§ Extracted text
Remedy’s newly announced Control Resonant shifts the action to a collapsing Manhattan, puts Dylan Faden in the spotlight, and pushes the Remedy Connected Universe forward after Alan Wake 2.
Remedy has finally lifted the veil on Control Resonant, a full-scale sequel to 2019’s Control and the clearest statement yet of its ambitions for the Remedy Connected Universe after Alan Wake 2. The reveal trailer and early previews sketch a game that is at once intimately tied to the Federal Bureau of Control and radically removed from the Oldest House, trading brutalist corridors for a twisted New York where the city itself is an Object of Power waiting to happen.
In Resonant, players take control of Dylan Faden, Jesse’s brother and former FBC prisoner. Years after the events of Control and Alan Wake 2, Dylan walks out into a Manhattan that has already tipped over the edge of the paranatural. Buildings shear and reform midair, intersections fold into labyrinths, and the sky itself looks like a resonance experiment gone wrong. Remedy calls it a “paranatural action RPG,” but the pitch goes beyond the label: this is a story about a man whose mind was once a threat that needed to be contained, now thrown into a world where containment has completely failed.
What we know from the reveal is that Resonant is set roughly seven years after the first game. The Hiss, the Board, and the broader weird infrastructure of the FBC have not gone away, but Manhattan is being torn apart by a new cosmic presence that seems less like an invasion and more like a transcription error in reality. Dylan arrives with his powers unstable and his goals divided. He is searching for Jesse while also being pushed into the role of field agent, champion, or possibly sacrificial component in a ritual too big to fully understand.
Mechanically, Remedy is leaning into melee combat and progression in a way that sets Resonant apart from Control. The Service Weapon is gone, replaced by an evolving blade-like focus called the Aberrant. In motion it looks more like a living sigil than a piece of gear, shifting form as Dylan chains telekinetic strikes, dashes, and counters. Remedy describes the Aberrant as something that grows with Dylan, with a skill and upgrade system that lets players steer him toward specific styles, from hyper-aggressive crowd control to single-target boss shredding. Gunplay still exists, but the fantasy now centers on closing the distance, breaking an enemy’s stance, then tearing chunks out of the environment to finish the job.

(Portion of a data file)
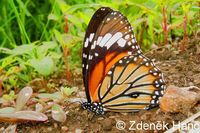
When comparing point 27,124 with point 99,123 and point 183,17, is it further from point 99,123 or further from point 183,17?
point 183,17

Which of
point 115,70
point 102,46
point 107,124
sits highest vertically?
point 102,46

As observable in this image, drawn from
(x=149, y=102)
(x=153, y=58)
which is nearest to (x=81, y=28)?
(x=153, y=58)

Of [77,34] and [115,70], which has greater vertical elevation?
[77,34]

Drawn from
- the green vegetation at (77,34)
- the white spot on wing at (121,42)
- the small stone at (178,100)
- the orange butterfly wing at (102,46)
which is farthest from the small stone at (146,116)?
the green vegetation at (77,34)

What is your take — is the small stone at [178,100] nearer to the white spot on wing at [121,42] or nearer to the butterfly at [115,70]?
the butterfly at [115,70]

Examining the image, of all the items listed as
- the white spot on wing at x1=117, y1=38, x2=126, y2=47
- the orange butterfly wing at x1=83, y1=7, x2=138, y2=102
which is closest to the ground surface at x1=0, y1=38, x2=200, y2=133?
the orange butterfly wing at x1=83, y1=7, x2=138, y2=102

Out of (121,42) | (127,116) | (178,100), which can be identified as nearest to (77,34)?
(121,42)

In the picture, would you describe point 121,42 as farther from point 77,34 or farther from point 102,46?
point 77,34
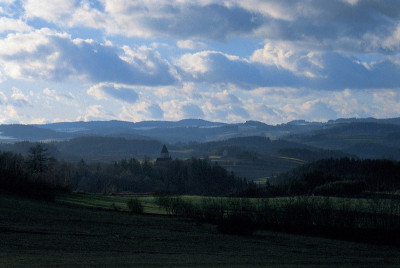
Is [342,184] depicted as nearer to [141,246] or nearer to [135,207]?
[135,207]

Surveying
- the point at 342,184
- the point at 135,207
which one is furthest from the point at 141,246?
the point at 342,184

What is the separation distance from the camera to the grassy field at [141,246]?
3200 cm

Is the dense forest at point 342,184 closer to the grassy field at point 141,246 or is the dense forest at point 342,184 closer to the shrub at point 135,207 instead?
the shrub at point 135,207

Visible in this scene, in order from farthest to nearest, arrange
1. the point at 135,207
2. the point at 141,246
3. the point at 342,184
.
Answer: the point at 342,184 → the point at 135,207 → the point at 141,246

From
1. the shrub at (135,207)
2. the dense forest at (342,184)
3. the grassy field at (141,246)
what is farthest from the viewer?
the dense forest at (342,184)

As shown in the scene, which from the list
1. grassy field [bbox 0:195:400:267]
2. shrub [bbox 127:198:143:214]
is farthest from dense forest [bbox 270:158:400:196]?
grassy field [bbox 0:195:400:267]

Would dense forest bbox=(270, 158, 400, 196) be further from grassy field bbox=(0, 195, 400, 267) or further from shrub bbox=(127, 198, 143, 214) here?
grassy field bbox=(0, 195, 400, 267)

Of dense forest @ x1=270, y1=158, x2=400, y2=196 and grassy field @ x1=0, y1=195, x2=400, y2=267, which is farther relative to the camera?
dense forest @ x1=270, y1=158, x2=400, y2=196

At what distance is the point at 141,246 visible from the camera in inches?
1654

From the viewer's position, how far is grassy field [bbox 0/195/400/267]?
3200cm

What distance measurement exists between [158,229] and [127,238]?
531 inches

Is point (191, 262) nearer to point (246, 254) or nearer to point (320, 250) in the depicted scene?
point (246, 254)

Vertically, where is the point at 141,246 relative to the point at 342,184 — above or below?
below

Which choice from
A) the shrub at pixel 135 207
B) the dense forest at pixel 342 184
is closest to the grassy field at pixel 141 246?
the shrub at pixel 135 207
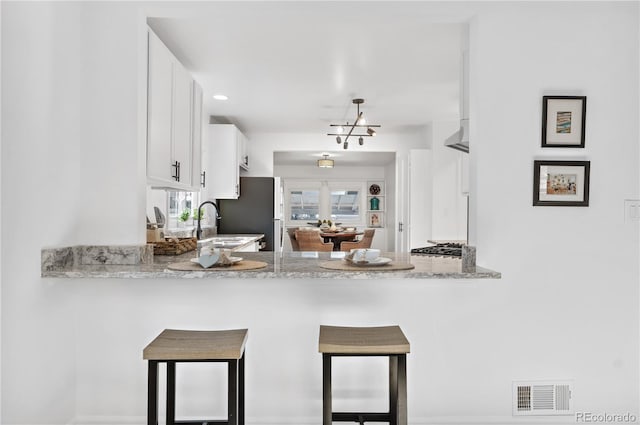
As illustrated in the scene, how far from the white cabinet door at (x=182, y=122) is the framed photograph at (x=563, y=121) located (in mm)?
2167

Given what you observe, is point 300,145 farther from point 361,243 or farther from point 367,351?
point 367,351

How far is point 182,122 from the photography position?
10.3 feet

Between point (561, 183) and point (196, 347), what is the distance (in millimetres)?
1911

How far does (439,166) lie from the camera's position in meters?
5.85

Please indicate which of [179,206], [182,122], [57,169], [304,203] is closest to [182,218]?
[179,206]

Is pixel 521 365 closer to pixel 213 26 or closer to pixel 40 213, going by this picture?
pixel 40 213

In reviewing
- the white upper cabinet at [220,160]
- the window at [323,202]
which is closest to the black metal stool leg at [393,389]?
the white upper cabinet at [220,160]

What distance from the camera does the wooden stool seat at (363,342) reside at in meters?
1.82

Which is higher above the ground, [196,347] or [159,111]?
[159,111]

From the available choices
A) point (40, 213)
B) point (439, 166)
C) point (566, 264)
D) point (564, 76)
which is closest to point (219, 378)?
point (40, 213)

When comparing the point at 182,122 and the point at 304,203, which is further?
the point at 304,203

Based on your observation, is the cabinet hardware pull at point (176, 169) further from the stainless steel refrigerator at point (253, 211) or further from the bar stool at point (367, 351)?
the stainless steel refrigerator at point (253, 211)

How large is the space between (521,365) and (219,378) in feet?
5.09

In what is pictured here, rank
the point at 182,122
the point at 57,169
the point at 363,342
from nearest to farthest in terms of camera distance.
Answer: the point at 363,342 → the point at 57,169 → the point at 182,122
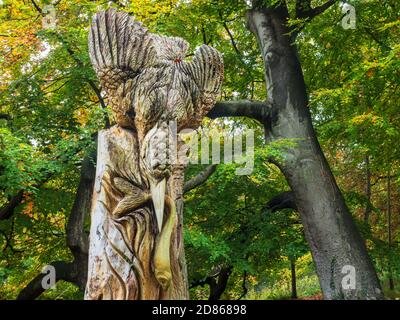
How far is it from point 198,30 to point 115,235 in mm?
6952

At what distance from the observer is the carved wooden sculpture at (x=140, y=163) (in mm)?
3268

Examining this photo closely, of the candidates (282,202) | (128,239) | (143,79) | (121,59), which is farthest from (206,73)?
(282,202)

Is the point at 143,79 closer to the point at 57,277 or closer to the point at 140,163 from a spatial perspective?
the point at 140,163

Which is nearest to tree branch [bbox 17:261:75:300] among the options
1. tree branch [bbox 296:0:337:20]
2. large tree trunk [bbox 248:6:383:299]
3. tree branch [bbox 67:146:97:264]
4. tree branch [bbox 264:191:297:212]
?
tree branch [bbox 67:146:97:264]

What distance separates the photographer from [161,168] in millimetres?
3309

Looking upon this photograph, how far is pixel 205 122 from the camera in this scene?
10297mm

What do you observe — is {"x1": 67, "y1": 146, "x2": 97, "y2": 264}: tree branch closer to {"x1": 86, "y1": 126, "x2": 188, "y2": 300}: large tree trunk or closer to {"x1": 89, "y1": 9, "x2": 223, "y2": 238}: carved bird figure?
{"x1": 89, "y1": 9, "x2": 223, "y2": 238}: carved bird figure

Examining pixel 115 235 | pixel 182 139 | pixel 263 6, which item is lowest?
pixel 115 235

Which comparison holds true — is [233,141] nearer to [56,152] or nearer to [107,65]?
[56,152]

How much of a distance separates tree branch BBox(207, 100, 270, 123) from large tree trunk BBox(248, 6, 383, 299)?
0.14 meters

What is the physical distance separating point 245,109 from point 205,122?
8.00 ft

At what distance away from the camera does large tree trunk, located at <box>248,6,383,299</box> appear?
7.16 metres

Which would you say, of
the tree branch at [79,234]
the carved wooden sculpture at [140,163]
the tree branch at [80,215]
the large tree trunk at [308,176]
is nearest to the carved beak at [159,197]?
the carved wooden sculpture at [140,163]
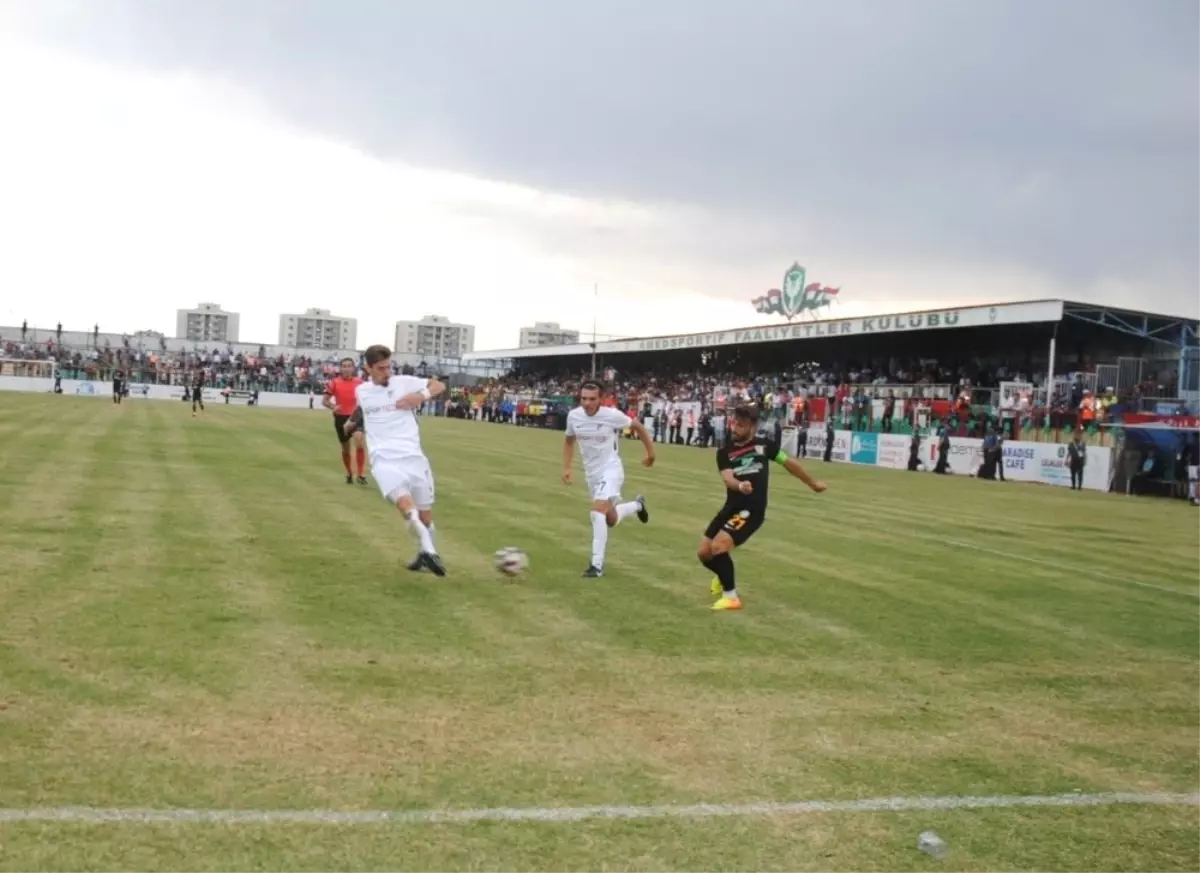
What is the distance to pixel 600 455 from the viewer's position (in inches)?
444

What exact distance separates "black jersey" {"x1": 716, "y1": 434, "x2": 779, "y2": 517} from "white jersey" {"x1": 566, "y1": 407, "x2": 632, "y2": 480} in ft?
5.69

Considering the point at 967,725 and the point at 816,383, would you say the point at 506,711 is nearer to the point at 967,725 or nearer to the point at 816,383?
the point at 967,725

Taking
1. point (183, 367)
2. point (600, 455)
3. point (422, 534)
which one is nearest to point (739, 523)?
point (600, 455)

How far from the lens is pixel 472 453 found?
3148 cm

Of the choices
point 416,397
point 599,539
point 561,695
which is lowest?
point 561,695

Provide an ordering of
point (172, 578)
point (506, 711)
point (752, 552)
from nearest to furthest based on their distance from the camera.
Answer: point (506, 711)
point (172, 578)
point (752, 552)

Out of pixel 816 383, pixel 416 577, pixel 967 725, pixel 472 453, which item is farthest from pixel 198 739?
pixel 816 383

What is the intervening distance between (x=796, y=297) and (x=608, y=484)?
160 feet

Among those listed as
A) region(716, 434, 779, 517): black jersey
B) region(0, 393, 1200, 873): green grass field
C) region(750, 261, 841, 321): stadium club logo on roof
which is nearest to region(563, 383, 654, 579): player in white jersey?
region(0, 393, 1200, 873): green grass field

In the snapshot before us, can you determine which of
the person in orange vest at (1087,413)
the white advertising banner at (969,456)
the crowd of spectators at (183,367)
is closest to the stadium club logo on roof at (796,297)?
the white advertising banner at (969,456)

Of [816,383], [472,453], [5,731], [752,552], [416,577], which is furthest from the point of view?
[816,383]

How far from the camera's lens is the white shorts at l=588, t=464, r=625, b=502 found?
434 inches

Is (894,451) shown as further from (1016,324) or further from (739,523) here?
(739,523)

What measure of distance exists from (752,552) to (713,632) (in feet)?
A: 16.4
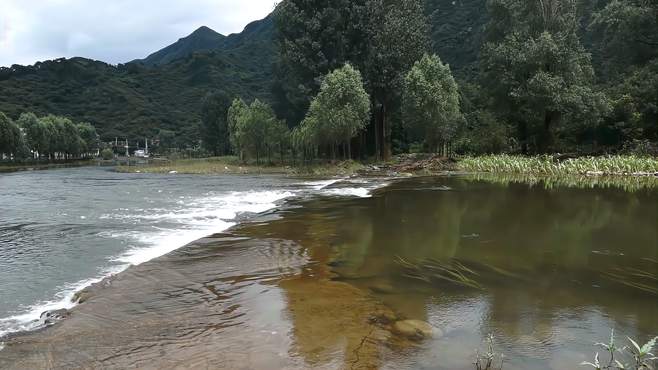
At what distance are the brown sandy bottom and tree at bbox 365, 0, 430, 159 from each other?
42001 mm

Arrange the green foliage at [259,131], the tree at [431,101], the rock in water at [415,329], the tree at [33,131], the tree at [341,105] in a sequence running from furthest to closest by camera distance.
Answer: the tree at [33,131] < the green foliage at [259,131] < the tree at [341,105] < the tree at [431,101] < the rock in water at [415,329]

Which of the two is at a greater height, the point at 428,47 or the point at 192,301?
the point at 428,47

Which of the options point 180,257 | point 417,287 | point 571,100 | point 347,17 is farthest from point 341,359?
point 347,17

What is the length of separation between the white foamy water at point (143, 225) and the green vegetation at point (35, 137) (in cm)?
6103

§ Task goal
From the Control Resonant article above, return the passage that opens with the words containing "What we know" and closes with "to fully understand.".

§ Task output
What we know from the reveal is that Resonant is set roughly seven years after the first game. The Hiss, the Board, and the broader weird infrastructure of the FBC have not gone away, but Manhattan is being torn apart by a new cosmic presence that seems less like an invasion and more like a transcription error in reality. Dylan arrives with his powers unstable and his goals divided. He is searching for Jesse while also being pushed into the role of field agent, champion, or possibly sacrificial component in a ritual too big to fully understand.